Me quedé mirando a aquel hombre tan guapo.

—Vaya, ¿no te acuerdas de mí? Bueno, estaba oscuro, y tú ibas en camisón.

Sentí que me ardían las mejillas.

—Ah, sí, eres el que trabaja en Doubleday.

—Eso es —dijo, y me ofreció la mano para saludarme—. Me llamo James Marshall.

Estreché su mano, deseando poder estar más arreglada, avergonzada al pensar que este hombre tan estupendo me hubiera visto en camisón.

—Cokie ha venido a buscarte —dijo Patrick.

—Lo sé. Willie está empeñada en que vaya con ella a pasar unos días en Shady Grove. Podría negarme, pero ya sabes cómo se pone cuando quiere ir a Shady Grove.

—No pasa nada —dijo Patrick rápidamente, con una extraña sonrisa.

—¿En serio? ¿Seguro que te las puedes arreglar?

—Vamos, Jo, creo que sé cómo manejar esto. No pasa nada.

No me esperaba que aceptara con tanta facilidad.

—¿Y qué pasa con Charlie? ¿Vais a estar bien?

—¿Quién es Charlie? —preguntó James.

—Mi padre —dijo Patrick—. Estaremos bien, Jo. Anda, vete.

—Shady Grove… Suena bien —dijo James.

—Está en el campo, un sitio tranquilo —explicó Patrick—. Oye, Jo, ¿has terminado ya de hacer la caja de diciembre?
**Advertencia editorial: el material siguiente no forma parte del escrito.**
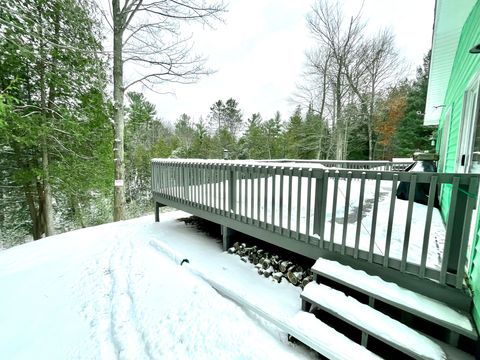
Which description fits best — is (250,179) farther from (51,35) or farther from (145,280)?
(51,35)

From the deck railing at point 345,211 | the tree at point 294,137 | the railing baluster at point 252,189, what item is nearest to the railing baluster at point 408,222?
the deck railing at point 345,211

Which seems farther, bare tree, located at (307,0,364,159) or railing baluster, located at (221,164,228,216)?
bare tree, located at (307,0,364,159)

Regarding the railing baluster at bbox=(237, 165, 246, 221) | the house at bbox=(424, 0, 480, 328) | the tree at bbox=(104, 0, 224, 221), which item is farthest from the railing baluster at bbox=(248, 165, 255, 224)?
the tree at bbox=(104, 0, 224, 221)

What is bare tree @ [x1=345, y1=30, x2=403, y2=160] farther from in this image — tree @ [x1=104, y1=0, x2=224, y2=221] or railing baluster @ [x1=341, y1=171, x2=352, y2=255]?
railing baluster @ [x1=341, y1=171, x2=352, y2=255]

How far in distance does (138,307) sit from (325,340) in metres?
2.03

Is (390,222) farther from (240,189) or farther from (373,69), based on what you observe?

Quiero acabar con la contabilidad de fin de año.

—Y el inventario —añadió James.

—Ah, sí. ¿Cuándo fue la última vez que hiciste inventario? —preguntó Patrick.

Miré a James y a Patrick.

—Sí, la caja de diciembre ya está lista. ¿Para qué quieres un inventario?

—Solo intento estar al día con el año nuevo. ¿Ese que está ahí fuera esperándote es Cokie? —preguntó Patrick.

Asentí y me retiré hacia la escalera del fondo, deteniéndome con calma para mirar el libro de E. M. Forster, con su tictac tras la vitrina cerrada.